### Recorded data ###
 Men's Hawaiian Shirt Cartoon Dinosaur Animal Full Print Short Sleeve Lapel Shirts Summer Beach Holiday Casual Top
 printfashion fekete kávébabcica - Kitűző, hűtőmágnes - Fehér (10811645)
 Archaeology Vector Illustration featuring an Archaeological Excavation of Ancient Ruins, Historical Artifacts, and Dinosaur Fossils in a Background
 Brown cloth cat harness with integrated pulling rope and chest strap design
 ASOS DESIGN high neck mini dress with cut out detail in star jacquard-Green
###
### Recorded data ###
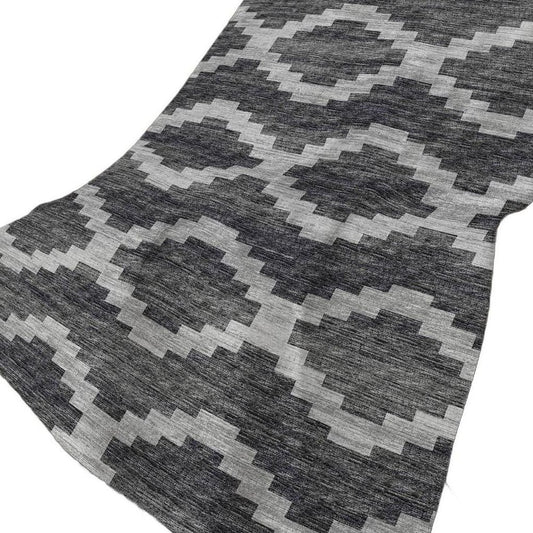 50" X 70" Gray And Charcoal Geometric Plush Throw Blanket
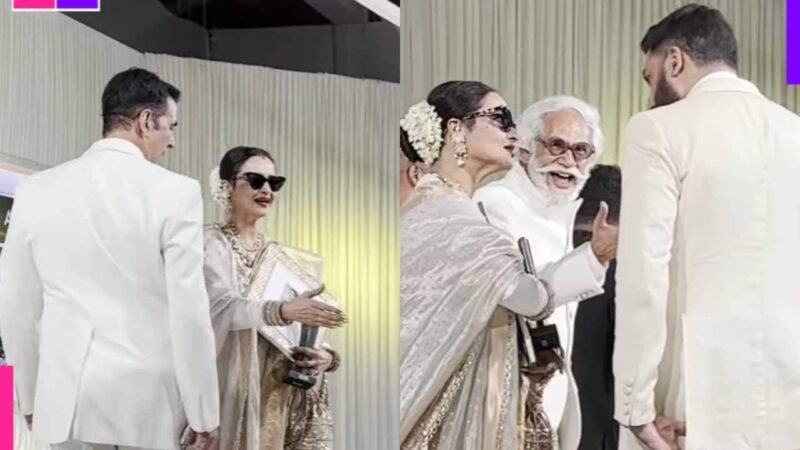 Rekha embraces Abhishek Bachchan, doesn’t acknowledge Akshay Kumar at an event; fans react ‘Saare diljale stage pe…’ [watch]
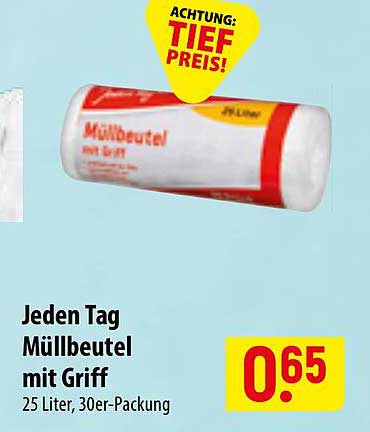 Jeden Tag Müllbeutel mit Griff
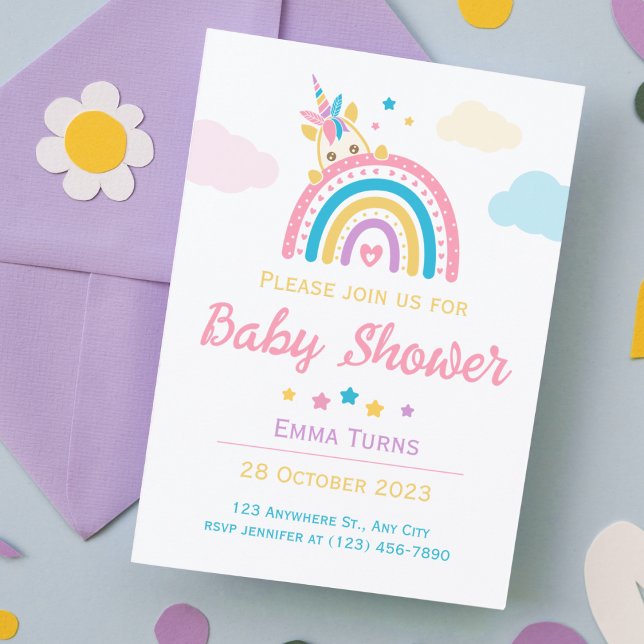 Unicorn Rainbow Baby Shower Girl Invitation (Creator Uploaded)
###
* Work instructions *
All lines in the data above from the one with "Men's Hawaiian Shirt" through the one with "ASOS DESIGN high" must be repeated exactly, and no others.

* Result of the exercise *
 Men's Hawaiian Shirt Cartoon Dinosaur Animal Full Print Short Sleeve Lapel Shirts Summer Beach Holiday Casual Top
 printfashion fekete kávébabcica - Kitűző, hűtőmágnes - Fehér (10811645)
 Archaeology Vector Illustration featuring an Archaeological Excavation of Ancient Ruins, Historical Artifacts, and Dinosaur Fossils in a Background
 Brown cloth cat harness with integrated pulling rope and chest strap design
 ASOS DESIGN high neck mini dress with cut out detail in star jacquard-Green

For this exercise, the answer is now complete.